RE: [amibroker] Freakishly fast backtest using 64 cores, AmiBroker Email List Archive

Greetings,

I ported part of my AFL backtest code to a plugin, that takes
advantage of the graphics math cores on the video card that are
normally used for 3d graphics.

I was able to get a several thousand fold performance improvement
over AFL code alone.

My goal was to reduce the 25 seconds AFL code alone uses for a single
portfolio level back test to less than 1 second, allowing multi day
optimization and walkforward runs to complete in a more reasonable
time, and also just to see how fast I could get it to run.

The backtest runs over 1 year of 5 minute bars for about 1000
symbols. 1 year of data normally takes 25 seconds for AmiBroker
alone, or 18 seconds for 6 months of data. A typical optimization
run takes hundreds of these passes per walk forward step, taking
hours.

Using the Nvidia CUDA API, running on my mid range video card. It
was much faster.
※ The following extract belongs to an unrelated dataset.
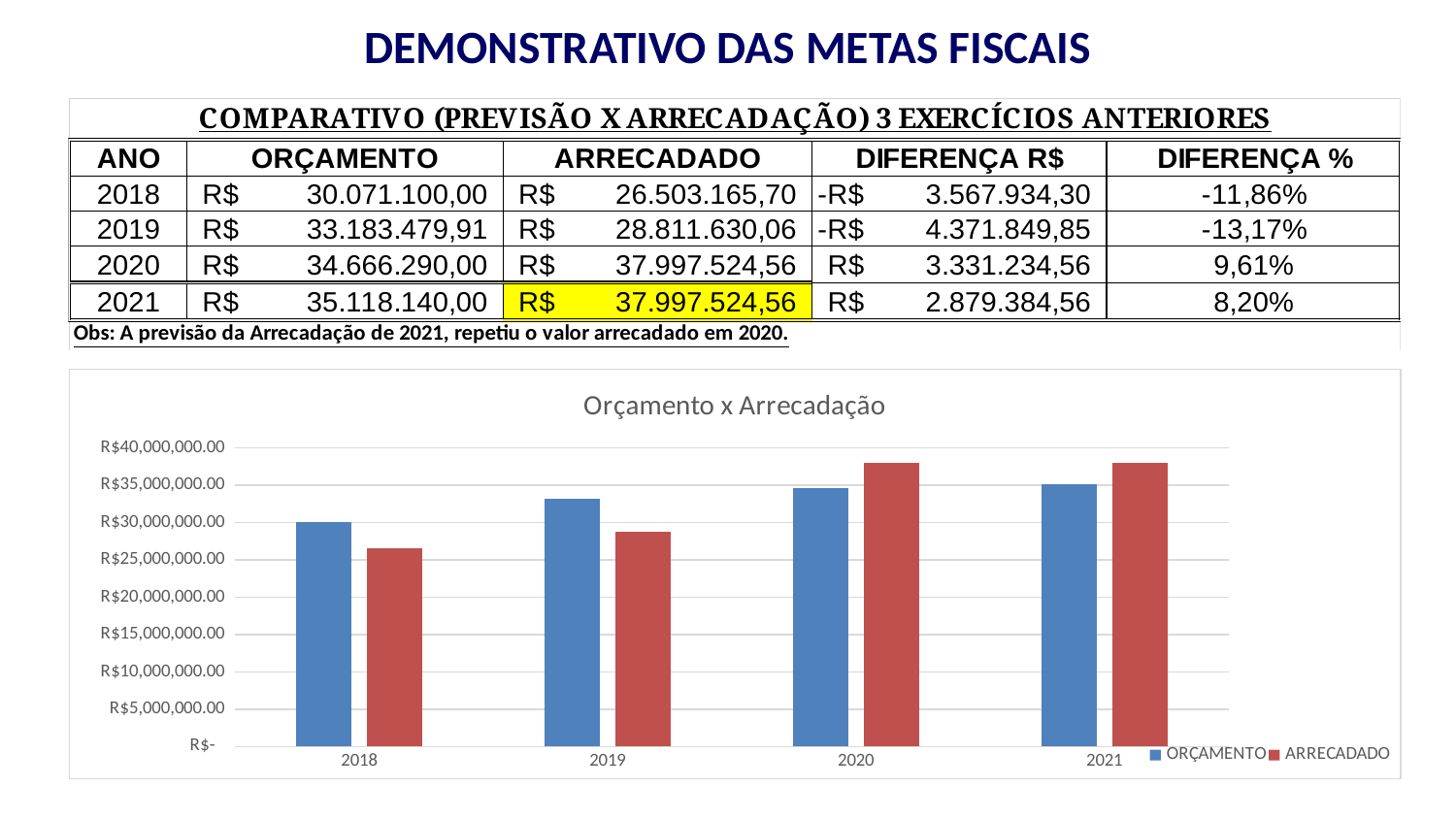
In the chart, is the ARRECADADO value for 2020 greater or less than R$35,000,000.00? greater What kind of chart is shown on the slide? bar chart In the chart, is the ARRECADADO value for 2018 greater or less than R$25,000,000.00? greater In the chart, is the ORÇAMENTO value for 2019 greater or less than R$35,000,000.00? less Which series is shown in red in the chart? ARRECADADO What is the title of the chart? Orçamento x Arrecadação In the chart, which is larger for 2018, ORÇAMENTO or ARRECADADO? ORÇAMENTO How many series does the chart legend list? 2 How many years are shown on the x axis of the chart? 4 In the chart, which is larger for 2020, ORÇAMENTO or ARRECADADO? ARRECADADO In the chart, which year has the lowest ARRECADADO value? 2018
Much, much, much faster. How fast?

It reduced the run time from 25s to... 4.4ms. That is more than
200/s!

I didnt believe the timing when I saw it at first. So, I put 1,000
runs in a loop and sure enough, it ran 1,000 iterations in about 4
1/2 seconds. This far exceeded my gaol or expectations.

The resulting trade list matches that obtained by the AFL version of
this code.

I estimate that it is processing 32GB of bar data/sec.

Getting this to work at peak performance was tricky. Most of what I
have learned about code optimization does not apply.

It uses AmiBroker to load the symbol data and perform calculations
that do not depend on the optimization parameters. Once loaded into
video memory, repeated passes can be made with different parameters,
avoiding any overhead.

For non backtest/optimization runs, the code just evaluates one
symbol and passes the data back to AmiBroker buy/sell/short/cover
arrays, making it easy to test, validate and visualize the trades.
There is very little performance gain in this case.

There are problems, however. To run optimizations at peak speed, I
can not use AmiBroker to calculate the optimization goal function.
So, I am in the process of writing code to match signals and
calculate the portfolio fitness function. Once I do this, I will be
able to perform full optimizations and walk forwards at 3 orders of
magnitude faster than is possible with AmiBroker alone.

Also, this is not general purpose code. Changing the system code
means changing a dll written in C. However, there is no reason that
this could not be made more general.

I have made some prototypes of "Cuda" versions of basic AFL
functions. The idea is to queue the function calls into a definition
executed by a micro kernel running on the graphics cores. The result
would be the ability to use the full power of the graphics cores by
modifying AFL code to use Cuda aware versions with no changes to C
code. It would be an interesting, but big project.